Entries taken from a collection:
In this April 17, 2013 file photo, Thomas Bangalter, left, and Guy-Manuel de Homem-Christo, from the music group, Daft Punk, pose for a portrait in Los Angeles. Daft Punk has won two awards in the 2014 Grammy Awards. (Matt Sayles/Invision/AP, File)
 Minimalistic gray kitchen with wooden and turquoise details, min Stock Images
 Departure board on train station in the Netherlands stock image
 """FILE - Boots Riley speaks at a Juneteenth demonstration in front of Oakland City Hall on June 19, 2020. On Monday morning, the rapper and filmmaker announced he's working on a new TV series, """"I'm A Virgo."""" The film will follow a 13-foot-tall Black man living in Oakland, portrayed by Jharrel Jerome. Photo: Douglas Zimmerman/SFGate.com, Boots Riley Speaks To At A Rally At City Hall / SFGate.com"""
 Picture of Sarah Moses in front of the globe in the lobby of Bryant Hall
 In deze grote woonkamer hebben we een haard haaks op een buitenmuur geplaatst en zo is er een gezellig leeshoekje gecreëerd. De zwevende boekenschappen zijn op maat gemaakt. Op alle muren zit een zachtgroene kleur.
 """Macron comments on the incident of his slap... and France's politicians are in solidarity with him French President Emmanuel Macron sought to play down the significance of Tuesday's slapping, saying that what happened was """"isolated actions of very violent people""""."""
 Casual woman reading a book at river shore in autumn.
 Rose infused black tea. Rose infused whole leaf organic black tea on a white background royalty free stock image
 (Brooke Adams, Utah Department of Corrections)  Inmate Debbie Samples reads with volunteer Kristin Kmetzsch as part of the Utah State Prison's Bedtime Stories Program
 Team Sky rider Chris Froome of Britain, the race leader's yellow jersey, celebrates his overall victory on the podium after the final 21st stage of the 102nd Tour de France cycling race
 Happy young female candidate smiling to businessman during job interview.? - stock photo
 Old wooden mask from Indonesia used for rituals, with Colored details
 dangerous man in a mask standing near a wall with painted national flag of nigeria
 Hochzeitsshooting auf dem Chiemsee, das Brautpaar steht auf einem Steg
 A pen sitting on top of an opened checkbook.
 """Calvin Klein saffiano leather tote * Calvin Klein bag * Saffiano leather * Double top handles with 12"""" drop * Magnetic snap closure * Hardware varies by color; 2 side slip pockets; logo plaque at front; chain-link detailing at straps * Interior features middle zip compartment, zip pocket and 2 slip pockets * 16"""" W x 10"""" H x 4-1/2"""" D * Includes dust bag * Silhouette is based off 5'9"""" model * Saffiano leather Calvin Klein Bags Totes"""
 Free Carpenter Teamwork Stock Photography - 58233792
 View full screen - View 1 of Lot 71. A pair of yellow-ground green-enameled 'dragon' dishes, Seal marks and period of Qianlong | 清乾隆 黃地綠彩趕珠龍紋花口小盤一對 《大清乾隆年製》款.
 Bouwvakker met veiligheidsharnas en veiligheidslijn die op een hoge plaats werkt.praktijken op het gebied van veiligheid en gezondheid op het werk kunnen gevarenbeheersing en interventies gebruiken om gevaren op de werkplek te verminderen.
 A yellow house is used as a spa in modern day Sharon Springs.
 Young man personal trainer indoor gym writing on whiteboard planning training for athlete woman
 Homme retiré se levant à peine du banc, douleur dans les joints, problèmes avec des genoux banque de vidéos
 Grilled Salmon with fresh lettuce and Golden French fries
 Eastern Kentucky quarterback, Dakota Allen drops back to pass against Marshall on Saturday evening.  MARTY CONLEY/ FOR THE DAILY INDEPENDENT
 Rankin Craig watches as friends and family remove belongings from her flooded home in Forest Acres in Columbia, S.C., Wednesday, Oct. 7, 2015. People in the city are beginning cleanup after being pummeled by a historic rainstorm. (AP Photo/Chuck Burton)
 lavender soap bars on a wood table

Problem requirements
Starting with the line that contains "Grilled Salmon with", restate every line up to and including the last one above, exactly.

Output for this task
 Grilled Salmon with fresh lettuce and Golden French fries
 Eastern Kentucky quarterback, Dakota Allen drops back to pass against Marshall on Saturday evening.  MARTY CONLEY/ FOR THE DAILY INDEPENDENT
 Rankin Craig watches as friends and family remove belongings from her flooded home in Forest Acres in Columbia, S.C., Wednesday, Oct. 7, 2015. People in the city are beginning cleanup after being pummeled by a historic rainstorm. (AP Photo/Chuck Burton)
 lavender soap bars on a wood table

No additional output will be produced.